Hello all,
I am new to RNAseq data and learning this process step by step, so I have a few questions (I highlighted the questions below, so they are easily visible after reading the whole post). I have a set of RNAseq data that I recently got from a sequencing facility of choice. It is a paired ends data for 3 treatment groups with 3 biological samples each. The end goal of this experiment is to get an assembled transcriptome of the tissue of interest and to perform transcript quantification.
Firstly, I intend to use two workflows for mapping the reads:
(i) Trinity RNAseq protocol using Galaxy Trinity instance https://galaxy.ncgas-trinity.indiana.edu --> RSEM, EdgeR, etc (ii) map against a custom reference genome by uploading the genome files (?) and using Bowtie2 to map, and StringTie and CuffDiff to analyze abundance
FYI: for my species of interest, there is a newly released genome with the following files: (1) scaffold and (2) contig genome assemblies; (3) GFF, (4) gene annotation, (5) transcripts and (6) peptides. Which of these files will I need to map to this first genome release?
Do the workflows above sound good to you?

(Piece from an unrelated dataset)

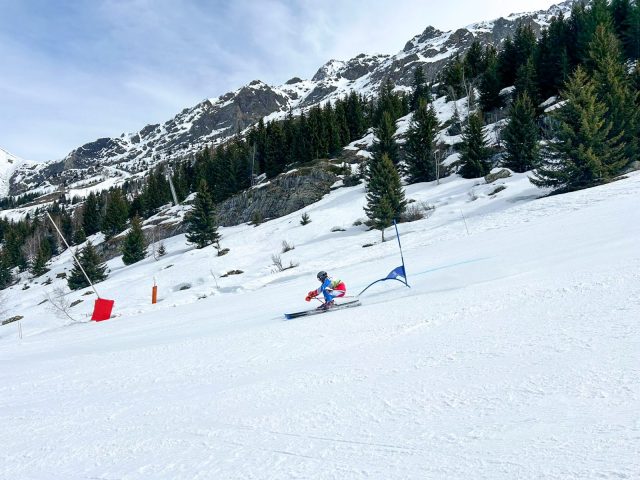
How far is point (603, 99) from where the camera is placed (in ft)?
87.5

I have started QC analysis and ran fastQC on my original datasets and it flagged several things: - duplication levels =fail (realized it's not a problem from reading about quantitative experiments, the consensus is that duplicated sequences should not be removed for quantitative experiments) - per base sequence content - all R2 reads failed, all R1 reads - warning (are these adapters?) - per sequence GC content (the GC content of the released genome is ~35%; the plot of my data sets has "small shoulders" towards the middle and a spike around ~30% mark) - kmer content also failed in the beginning base positions and sometimes spiked up in the middle of reads
So, I have just run Trimmomatic on these data sets. It produced 4 files - unpaired and paired files from both R1 and R2. Do I need to retain all files for downstream applications like mapping reads and transcript quantification, or can I just stick to the 2 paired reads files? Also, can I delete the original 10Gb files from Galaxy (I have them backed up on FTP and a local hard drive)?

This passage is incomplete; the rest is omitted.